References: There is NO official textbook, the instructor will try to develop a self-contained course; however possible references include (but are not limited to):
D.A Marcus, Number Fields, Springer 1977.
J.S. Milne, Algebraic Number Theory, Lecture Notes downloadable from the web.
J. Neukirch, Algebraic Number Theory , Springer-Verlag, 1999.
S. Lang, Algebraic Number Theory, Springer-Verlag, 1994.
Outline of the course: This is a semester long,
first-year graduate course in algebraic number theory. Topics expected to be covered include: number fields, class groups and units, Dirichlet's units theorem, cyclotomic fields, local fields, valuations, decomposition and inertia groups, ramification.
Prerequisites: Abstract algebra: including groups,
rings and ideals, fields and Galois theory, as in 110.401-402 (or equivalent).
Special Notice: This course is listed as a
graduate-level course and will be taught as such even in the presence
of undergraduate students or graduate students in other subjects (i.e.

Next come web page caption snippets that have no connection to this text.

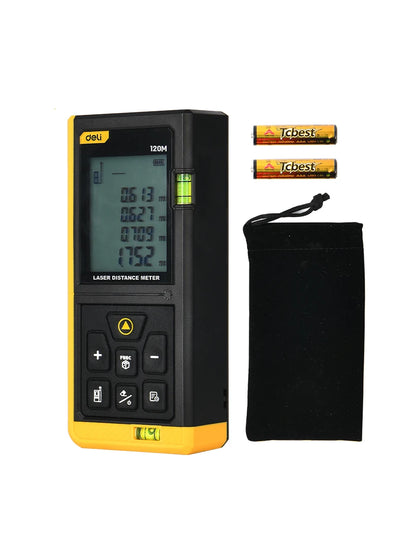 Laser Distance Meter 120M with High Accuracy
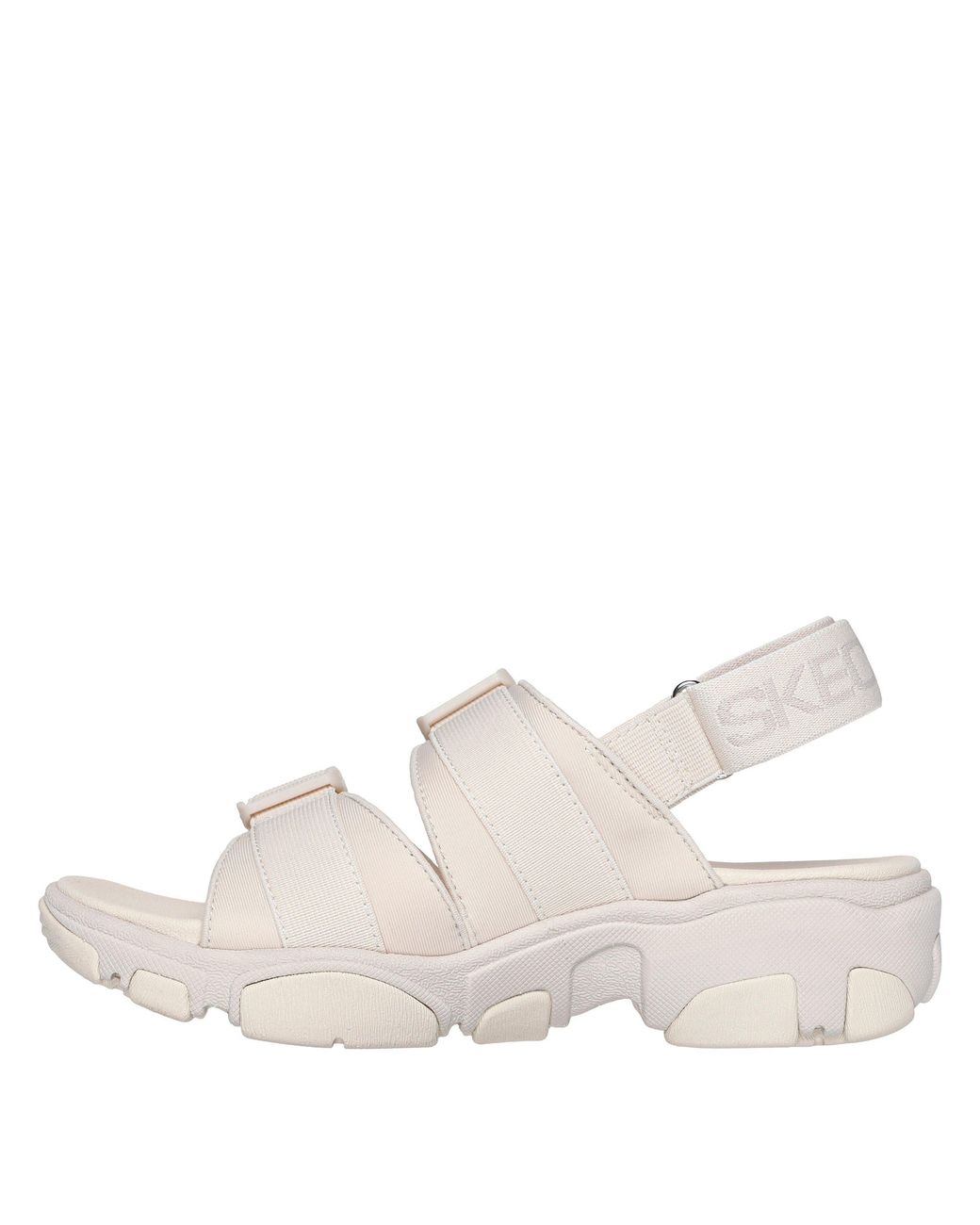 Skechers Natural Flat Sandals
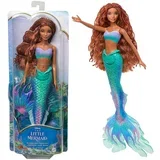 Disney lutka princeza Mala sirena Ariel movie
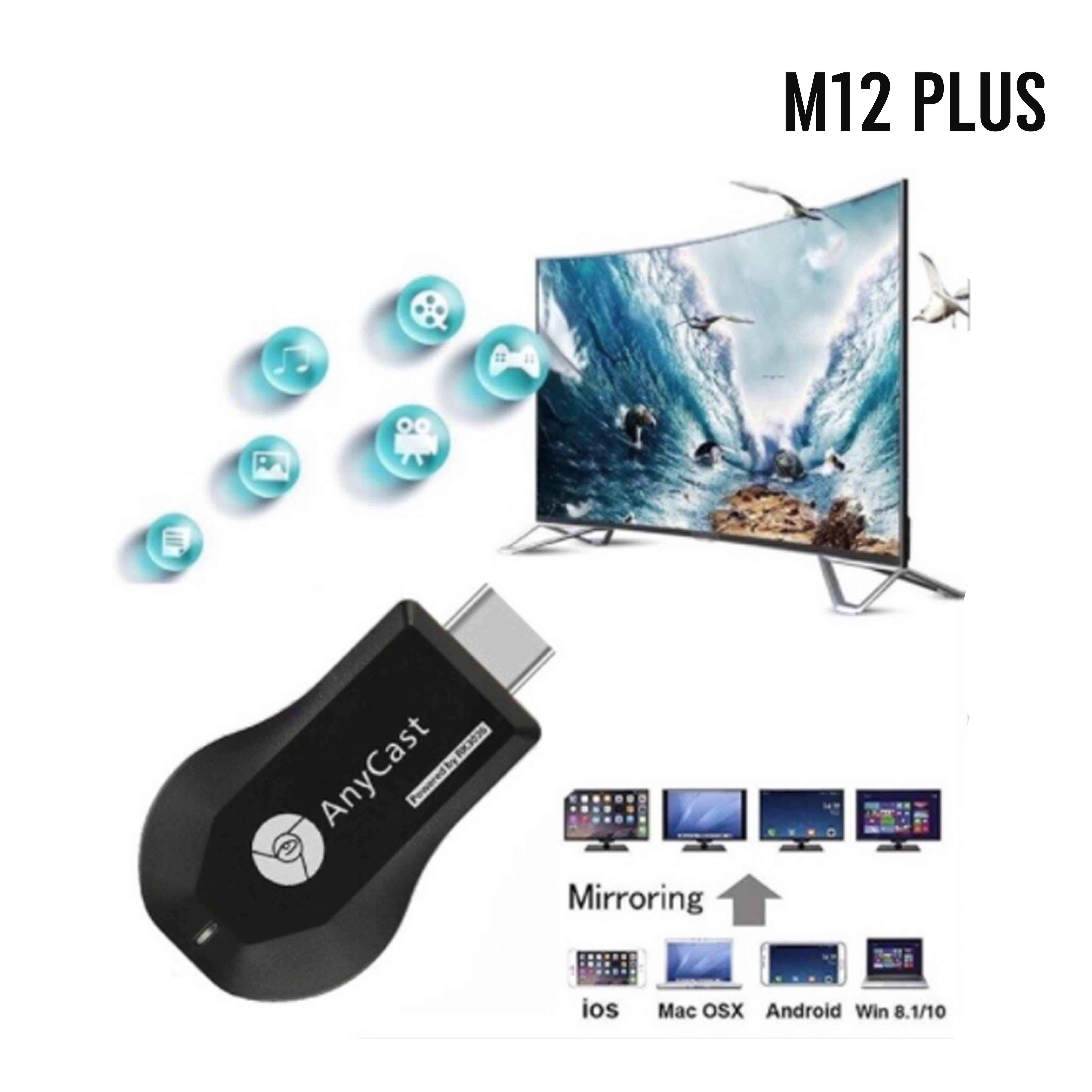 M12 PLUS HDMI WIFI DISPLAY CPU 2Core RK-3036 MB-WD-EZ-00005-01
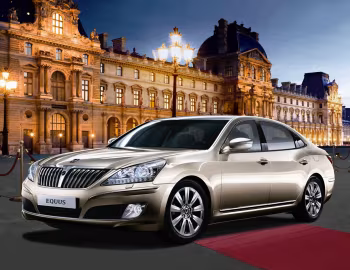 Hyundai Equus '2009–12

without a full undergraduate math major). This means that the instructor will
expect a level of scholarly and mathematical maturity appropriate to a
first-year graduate student in mathematics. Material will
go somewhat quickly at times and students will be expected to
pick up some of it on their own. For these reasons the instructor warmly suggest
ALL STUDENTS ENROLLED to take notes in class.
Grading: Homework will be assigned periodically
during lectures. The exercises will be collected by the instructor who
will assign an overall grade. The final grade will
be determined from two components: 1) homework performance and 2) class presence and participation.
Important Note: Classes will be cancelled during the weeks of September 9-13 and October 14-18, as the instructor expects to be away.